A block of data:
------------------------------------
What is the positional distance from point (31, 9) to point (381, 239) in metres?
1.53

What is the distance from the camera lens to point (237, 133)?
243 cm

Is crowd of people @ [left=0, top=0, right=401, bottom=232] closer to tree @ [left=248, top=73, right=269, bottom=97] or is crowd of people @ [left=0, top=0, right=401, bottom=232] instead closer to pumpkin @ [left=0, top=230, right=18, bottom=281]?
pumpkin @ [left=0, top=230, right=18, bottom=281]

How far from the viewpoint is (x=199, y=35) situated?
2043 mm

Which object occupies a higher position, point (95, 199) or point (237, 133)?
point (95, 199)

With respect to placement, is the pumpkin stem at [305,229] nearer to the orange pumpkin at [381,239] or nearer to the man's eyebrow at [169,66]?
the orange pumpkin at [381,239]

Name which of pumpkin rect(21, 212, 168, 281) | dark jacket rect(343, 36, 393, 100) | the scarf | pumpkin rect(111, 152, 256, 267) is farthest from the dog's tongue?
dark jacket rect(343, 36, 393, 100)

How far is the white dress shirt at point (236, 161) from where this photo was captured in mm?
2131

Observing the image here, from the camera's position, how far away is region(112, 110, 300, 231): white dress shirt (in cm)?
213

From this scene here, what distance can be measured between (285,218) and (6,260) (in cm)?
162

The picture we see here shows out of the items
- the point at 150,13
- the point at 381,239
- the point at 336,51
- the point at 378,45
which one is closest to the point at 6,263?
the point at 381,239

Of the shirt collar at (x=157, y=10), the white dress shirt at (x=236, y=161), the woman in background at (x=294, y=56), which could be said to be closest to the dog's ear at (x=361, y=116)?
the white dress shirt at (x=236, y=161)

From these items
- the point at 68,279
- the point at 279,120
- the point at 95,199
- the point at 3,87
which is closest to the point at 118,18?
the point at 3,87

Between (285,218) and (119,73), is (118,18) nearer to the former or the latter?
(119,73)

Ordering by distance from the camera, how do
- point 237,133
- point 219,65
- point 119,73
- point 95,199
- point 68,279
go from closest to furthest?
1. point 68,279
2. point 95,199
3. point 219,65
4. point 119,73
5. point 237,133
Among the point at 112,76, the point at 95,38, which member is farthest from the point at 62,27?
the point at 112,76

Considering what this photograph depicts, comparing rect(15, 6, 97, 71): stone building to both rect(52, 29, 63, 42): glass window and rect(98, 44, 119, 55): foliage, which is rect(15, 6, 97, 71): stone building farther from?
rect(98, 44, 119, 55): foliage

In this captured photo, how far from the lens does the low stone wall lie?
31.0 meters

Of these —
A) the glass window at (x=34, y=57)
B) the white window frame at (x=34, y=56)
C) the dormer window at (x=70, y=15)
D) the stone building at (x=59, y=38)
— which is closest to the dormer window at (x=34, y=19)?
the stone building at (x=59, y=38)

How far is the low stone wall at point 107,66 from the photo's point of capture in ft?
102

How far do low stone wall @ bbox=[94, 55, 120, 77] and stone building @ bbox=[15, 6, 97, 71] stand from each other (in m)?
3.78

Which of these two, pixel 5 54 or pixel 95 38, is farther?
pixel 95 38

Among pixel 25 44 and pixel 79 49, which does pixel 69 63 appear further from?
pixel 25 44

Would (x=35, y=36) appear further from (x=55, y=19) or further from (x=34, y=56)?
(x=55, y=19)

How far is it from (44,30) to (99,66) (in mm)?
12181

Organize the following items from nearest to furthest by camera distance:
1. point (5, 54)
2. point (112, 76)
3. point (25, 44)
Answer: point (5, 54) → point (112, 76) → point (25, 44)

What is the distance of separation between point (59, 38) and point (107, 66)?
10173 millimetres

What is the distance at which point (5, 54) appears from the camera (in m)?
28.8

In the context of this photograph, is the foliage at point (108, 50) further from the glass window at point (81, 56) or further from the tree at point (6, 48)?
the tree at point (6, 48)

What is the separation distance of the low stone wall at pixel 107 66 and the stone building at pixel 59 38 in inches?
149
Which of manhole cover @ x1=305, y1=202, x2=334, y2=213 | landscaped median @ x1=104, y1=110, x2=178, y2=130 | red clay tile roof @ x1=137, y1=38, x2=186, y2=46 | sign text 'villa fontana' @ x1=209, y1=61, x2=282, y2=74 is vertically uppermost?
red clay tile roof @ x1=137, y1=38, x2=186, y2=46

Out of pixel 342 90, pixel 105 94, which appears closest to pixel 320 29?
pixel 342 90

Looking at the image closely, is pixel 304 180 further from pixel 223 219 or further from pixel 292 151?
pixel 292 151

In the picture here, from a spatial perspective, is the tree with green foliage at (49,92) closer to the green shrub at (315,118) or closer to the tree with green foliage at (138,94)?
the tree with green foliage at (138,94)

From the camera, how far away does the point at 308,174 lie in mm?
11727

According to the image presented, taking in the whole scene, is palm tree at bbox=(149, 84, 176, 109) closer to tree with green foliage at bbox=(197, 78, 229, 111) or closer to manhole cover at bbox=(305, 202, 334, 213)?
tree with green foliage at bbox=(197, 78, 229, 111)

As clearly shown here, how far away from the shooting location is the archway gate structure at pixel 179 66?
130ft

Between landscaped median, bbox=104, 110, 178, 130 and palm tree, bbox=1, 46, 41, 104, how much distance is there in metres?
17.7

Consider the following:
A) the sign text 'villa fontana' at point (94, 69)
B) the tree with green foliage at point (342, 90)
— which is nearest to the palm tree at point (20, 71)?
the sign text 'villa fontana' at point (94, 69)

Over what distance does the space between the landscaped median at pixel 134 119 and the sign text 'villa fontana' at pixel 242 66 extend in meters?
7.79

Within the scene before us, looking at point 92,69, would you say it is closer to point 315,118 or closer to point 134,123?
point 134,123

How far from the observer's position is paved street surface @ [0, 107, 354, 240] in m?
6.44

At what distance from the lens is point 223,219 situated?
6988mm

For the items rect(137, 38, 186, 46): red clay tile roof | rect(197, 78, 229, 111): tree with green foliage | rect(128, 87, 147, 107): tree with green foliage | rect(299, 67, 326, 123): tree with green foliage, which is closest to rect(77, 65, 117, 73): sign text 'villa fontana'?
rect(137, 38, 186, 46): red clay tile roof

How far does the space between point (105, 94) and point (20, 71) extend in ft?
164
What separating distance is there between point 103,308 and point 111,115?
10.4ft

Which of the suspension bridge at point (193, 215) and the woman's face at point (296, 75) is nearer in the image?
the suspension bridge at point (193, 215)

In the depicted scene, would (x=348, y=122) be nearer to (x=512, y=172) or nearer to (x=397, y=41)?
------------------------------------
Written exercise:
How many lines in the block above contain the word "wall"? Reply with the count alone.

Task output:
4